▶ [Directions for this task]
Repeat, word for word, the stretch of the news article on the Nigerian Stock Exchange delistings from "Meanwhile, shareholders of" through "post-listing rules requirements.".

▶ [Text segment]
§

By NKIRUKA NNOROM
Not less than N74.855 billion will be lost by investors in the Nigerian capital market when the Nigerian Stock Exchange, NSE, finally delists about 21 quoted companies from its Daily Official List in the next two months.
If all the 21 companies are finally delisted, they will bring the total number of companies delisted from the NSE due to regulatory action to 38 in four years (2010 – 2014), and would have resulted in massive depletion in the market capitalisation.
Meanwhile, shareholders of the companies marked for delisting have kicked against the move, saying that non-submission of quarterly or yearly financial accounts by quoted companies could be a ploy by those that want to exit the market to force the NSE to delist them on its own, thereby escaping the rigours of delisting process, which they claim is cumbersome.
Delisting announced, cost to investors
The Exchange had late last month revealed plans to delist 21 companies that are performing below its post-listing rules requirements.

§

▶ [Supplied data]
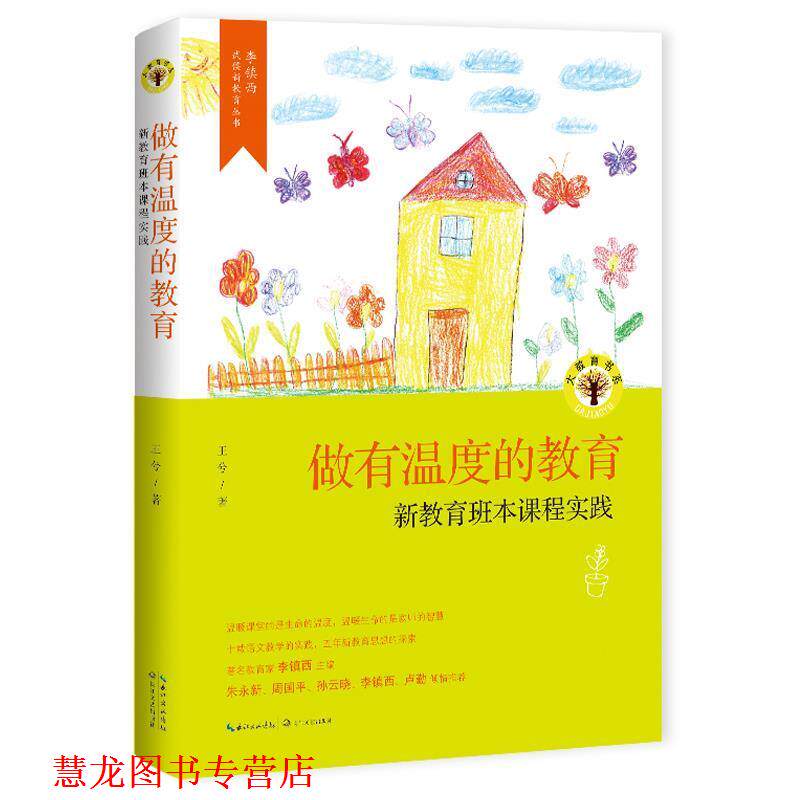 【正版书籍】 做有温度的教育:新教育班本课程实践 王兮 长江文艺出版社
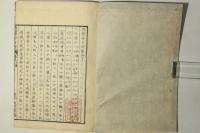 西医今日方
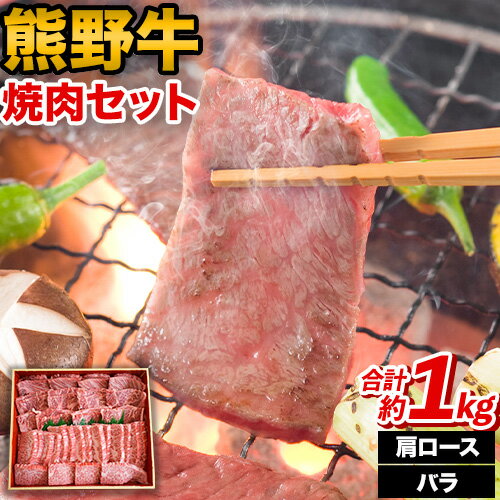 商品情報 熊野牛焼肉セット 名称 牛肉 内容量 合計1kg・肩ロース500g・バラ500g・粉山椒附き 配送方法 冷凍便でお届けします。 提供元 澤株式会社(Meat Factory) ・ふるさと納税よくある質問はこちら ・寄附申込みのキャンセル、返礼品の変更・返品はできません。あらかじめご了承ください。 こちらは日高町と和歌山市との共通返礼品です。 平成31年総務省告示第179号第5条第8号イ「市区町村が近隣の他の市区町村と共同で前各号いずれかに該当するものを共通の返礼品等とするもの」に該当する返礼品として、和歌山県内で合意した市町村間で出品しているものです。寄附金の用途について 「ふるさと納税」寄附金は、下記の事業を推進する資金として活用してまいります。寄附を希望される皆さまの想いでお選びください。 [1]町長の推進する事業に関すること [2]子育て・教育環境の充実に関すること [3]生活の快適性の向上に関すること [4]地域文化の保存・活用に関すること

§

▶ [Response to this exercise]
Meanwhile, shareholders of the companies marked for delisting have kicked against the move, saying that non-submission of quarterly or yearly financial accounts by quoted companies could be a ploy by those that want to exit the market to force the NSE to delist them on its own, thereby escaping the rigours of delisting process, which they claim is cumbersome.
Delisting announced, cost to investors
The Exchange had late last month revealed plans to delist 21 companies that are performing below its post-listing rules requirements.